Ligand-independent regulation of transforming growth factor beta1 expression and cell cycle progression by the aryl hydrocarbon receptor.

The aryl hydrocarbon receptor (AHR) is a ligand-activated transcription factor that mediates the toxic effects of its xenobiotic ligands and acts as an environmental checkpoint during the cell cycle. We expressed stably integrated, Tet-Off-regulated AHR variants in fibroblasts from AHR-null mice to further investigate the AHR role in cell cycle regulation. Ahr+/+ fibroblasts proliferated significantly faster than Ahr-/- fibroblasts did, and exposure to a prototypical AHR ligand or deletion of the ligand-binding domain did not change their proliferation rates, indicating that the AHR function in cell cycle was ligand independent. Growth-promoting genes, such as cyclin and cyclin-dependent kinase genes, were significantly down-regulated in Ahr-/- cells, whereas growth-arresting genes, such as the transforming growth factor beta1 (TGF-beta1) gene, extracellular matrix (ECM)-related genes, and cyclin-dependent kinase inhibitor genes, were up-regulated. Ahr-/- fibroblasts secreted significantly more TGF-beta1 into the culture medium than Ahr+/+ fibroblasts did, and Ahr-/- showed increased levels of activated Smad4 and TGF-beta1 mRNA. Inhibition of TGF-beta1 signaling by overexpression of Smad7 reversed the proliferative and gene expression phenotype of Ahr-/- fibroblasts.

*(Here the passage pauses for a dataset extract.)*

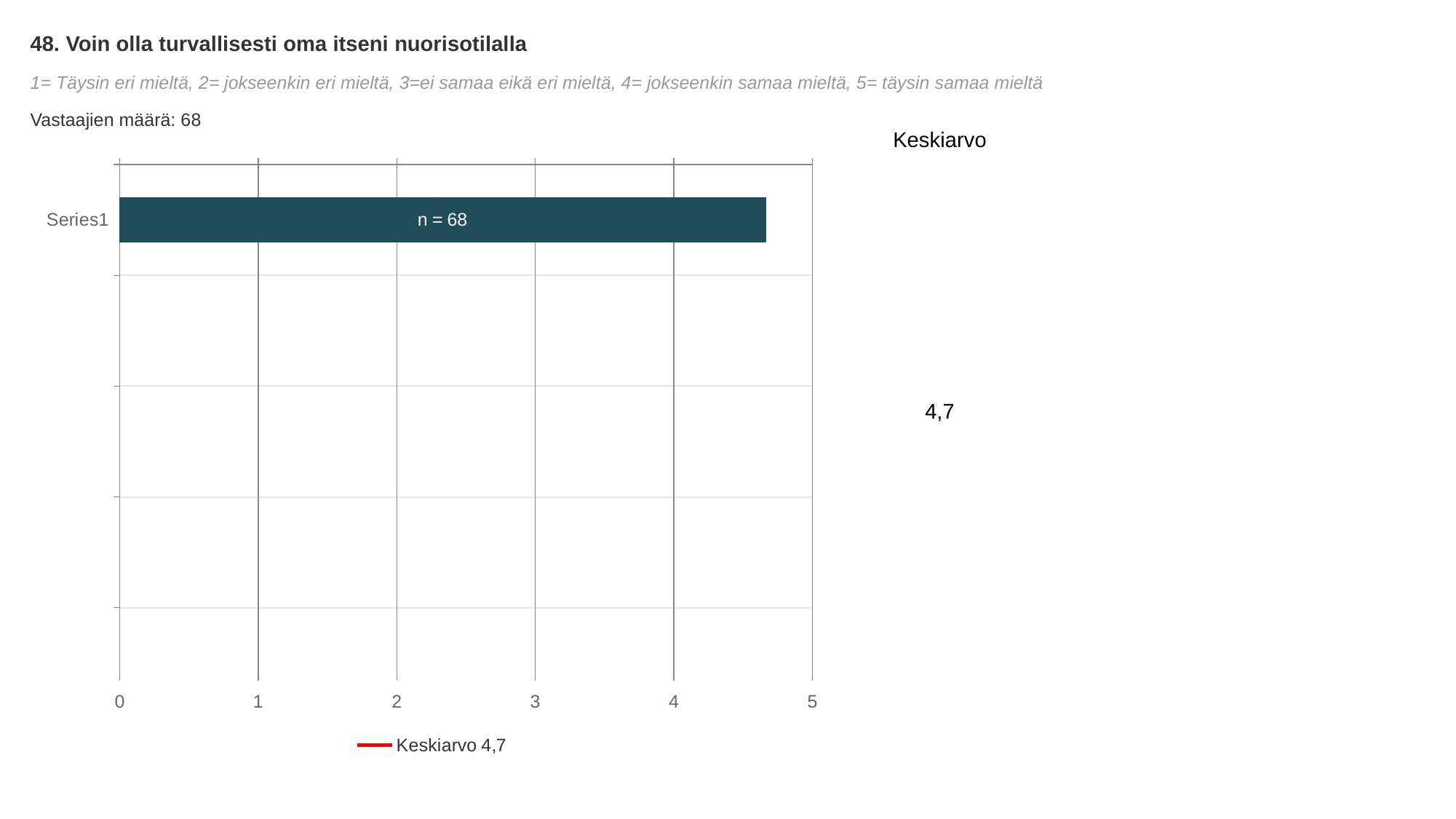
What kind of chart is shown on the slide? bar chart How many respondents (Vastaajien määrä) are reported on the slide? 68 Is the value of the Series1 bar greater or less than 4? greater What text does the legend entry below the chart show? Keskiarvo 4,7 Is the value of the Series1 bar greater or less than 3? greater What data label is printed on the Series1 bar? n = 68 How many bars are plotted in the chart? 1 What is the Keskiarvo (mean) value shown on the slide? 4,7 What is the highest value shown on the horizontal axis? 5 What is the label of the category on the vertical axis? Series1 Is the value of the Series1 bar greater or less than 5? less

Changes in TGF-beta1 mRNA accumulation were due to stabilization resulting from decreased activity of TTP, the tristetraprolin RNA-binding protein responsible for mRNA destabilization through AU-rich motifs. These results show that the Ah receptor possesses interconnected intrinsic cellular functions, such as ECM formation, cell cycle control, and TGF-beta1 regulation, that are independent of activation by either exogenous or endogenous ligands and that may play a crucial role during tumorigenesis.